START Text shown

I very much appreciated this accurate representation of the "breathtaking" substance of Forbidden Archeology (as compared with Marks's calculated misrepresentation). Feder (1994) further noted:

While decidedly antievolutionary in perspective, this work is not the ordinary variety of antievolutionism in form, content, or style. In distinction to the usual brand of such writing, the authors use original sources and the book is well written. Further, the overall tone of the work is far superior to that exhibited in ordinary creationist literature. Nonetheless, I suspect that creationism is at the root of the authors' argument, albeit of a sort not commonly seen before.

In the above passage, the Brillo box phenomenon again displays itself. The technically convincing imitation of a well written archeology text somewhat disarmed Feder. But like the critics of Warhol, he showed he was not to be fooled by surface appearances and could see what the artist/author was really up to. He knew what was meant. However, I propose the "meaning" lies not so much beneath the surface of the Forbidden Archeology text as in the temporal and spatial continuities and discontinuities of this textual surface with other textual surfaces, not excluding Feder's review and this paper.

Feder (1994) then addressed the Gaudiya Vaishnava element of the Forbidden Archeology text.

When you attempt to deconstruct a well-accepted paradigm, it is reasonable to expect that a new paradigm be suggested in its place. The authors of Forbidden Archeology do not do this, and I would like to suggest a reason for their neglect here. Wishing to appear entirely scientific, the authors hoped to avoid a detailed discussion of their own beliefs (if not through evolution, how? If not within the last four million years, when?) since, I would contend, these are based on a creationist view, but not the kind we are all familiar with.

Here Feder is being somewhat unfair. The authors were not avoiding anything. The book as conceived would have introduced an alternative paradigm based on Gaudiya Vaishnava texts. But as I said  in the introduction to Forbidden Archeology (Cremo & Thompson, 1993):

Our research program led to results we did not anticipate, and hence a book much larger than originally envisioned. Because of this, we have not been able to develop in this volume our ideas about an alternative to current theories of human origins. We are therefore planning a second volume relating our extensive research results in this area to our Vedic source material.

END Text shown

**Actions to take:**
1. List the surnames of all the people named in the passage about Forbidden Archeology.
2. Quote the passage about Forbidden Archeology between "In the above" and "and this paper.", inclusive.
3. Answer these from the passage about Forbidden Archeology:
(a) According to Feder, what do the authors use, in distinction to the usual brand of antievolutionary writing?
(b) On what texts would the alternative paradigm in the book as conceived have been based?
(c) What do the authors say they are planning, according to the introduction?

START Given entries

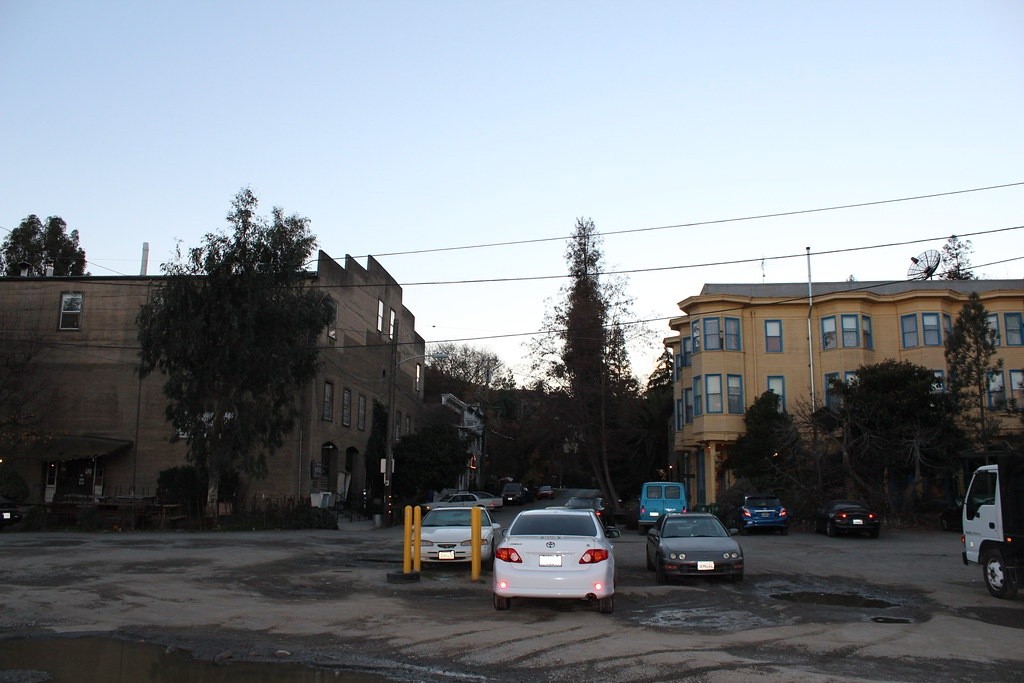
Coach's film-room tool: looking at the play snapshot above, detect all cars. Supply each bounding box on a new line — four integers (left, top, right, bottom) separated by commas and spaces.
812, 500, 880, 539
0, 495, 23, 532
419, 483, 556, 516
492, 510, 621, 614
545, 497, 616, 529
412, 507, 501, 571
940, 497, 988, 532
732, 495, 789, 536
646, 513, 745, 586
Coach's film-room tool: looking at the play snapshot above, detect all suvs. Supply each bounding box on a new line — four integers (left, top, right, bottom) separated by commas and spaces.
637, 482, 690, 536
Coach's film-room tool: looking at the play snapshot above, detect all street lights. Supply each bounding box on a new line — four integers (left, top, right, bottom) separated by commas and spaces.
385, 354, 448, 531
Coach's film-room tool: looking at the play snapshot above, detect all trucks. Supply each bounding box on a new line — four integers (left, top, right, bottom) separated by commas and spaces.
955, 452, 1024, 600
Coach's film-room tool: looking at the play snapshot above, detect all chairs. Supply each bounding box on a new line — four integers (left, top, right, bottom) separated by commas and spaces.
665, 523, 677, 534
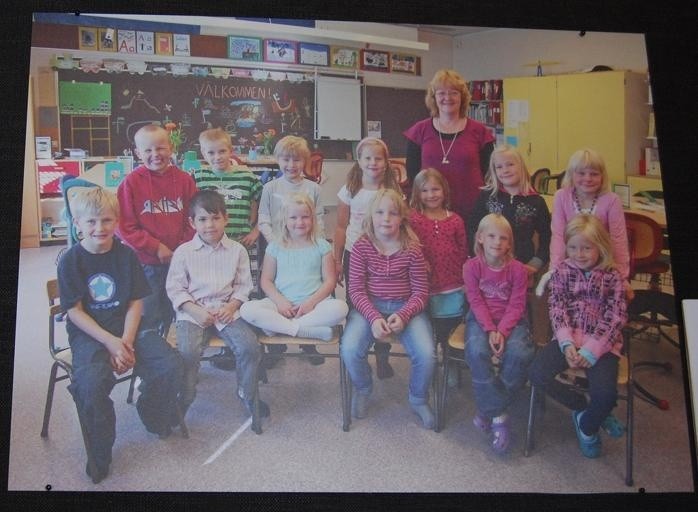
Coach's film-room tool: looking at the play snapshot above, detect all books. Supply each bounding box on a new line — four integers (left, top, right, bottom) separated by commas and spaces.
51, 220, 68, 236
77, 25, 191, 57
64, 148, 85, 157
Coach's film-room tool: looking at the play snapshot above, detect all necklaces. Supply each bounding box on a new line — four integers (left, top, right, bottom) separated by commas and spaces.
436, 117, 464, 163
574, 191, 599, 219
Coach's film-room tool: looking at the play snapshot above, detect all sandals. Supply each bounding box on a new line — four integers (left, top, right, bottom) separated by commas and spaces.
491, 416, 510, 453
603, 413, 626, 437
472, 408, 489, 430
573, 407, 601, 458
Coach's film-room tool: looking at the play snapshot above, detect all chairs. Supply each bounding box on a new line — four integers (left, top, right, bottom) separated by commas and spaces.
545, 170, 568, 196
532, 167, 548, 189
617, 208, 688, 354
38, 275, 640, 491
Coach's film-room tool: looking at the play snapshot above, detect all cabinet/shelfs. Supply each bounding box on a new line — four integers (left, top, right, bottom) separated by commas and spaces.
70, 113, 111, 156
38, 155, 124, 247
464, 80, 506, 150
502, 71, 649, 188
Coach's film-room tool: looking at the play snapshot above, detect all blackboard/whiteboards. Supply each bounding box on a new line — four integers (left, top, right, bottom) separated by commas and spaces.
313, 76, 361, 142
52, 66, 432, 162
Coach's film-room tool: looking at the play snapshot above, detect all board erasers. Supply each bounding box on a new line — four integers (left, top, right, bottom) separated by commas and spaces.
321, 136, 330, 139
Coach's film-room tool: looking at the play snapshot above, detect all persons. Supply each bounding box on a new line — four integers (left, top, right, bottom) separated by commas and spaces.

END Given entries

**The replies:**
1. Marks, Feder, Warhol, Cremo, Thompson

2.
In the above passage, the Brillo box phenomenon again displays itself. The technically convincing imitation of a well written archeology text somewhat disarmed Feder. But like the critics of Warhol, he showed he was not to be fooled by surface appearances and could see what the artist/author was really up to. He knew what was meant. However, I propose the "meaning" lies not so much beneath the surface of the Forbidden Archeology text as in the temporal and spatial continuities and discontinuities of this textual surface with other textual surfaces, not excluding Feder's review and this paper.

3.
(a) Original sources.
(b) Gaudiya Vaishnava texts.
(c) A second volume relating their extensive research results in this area to their Vedic source material.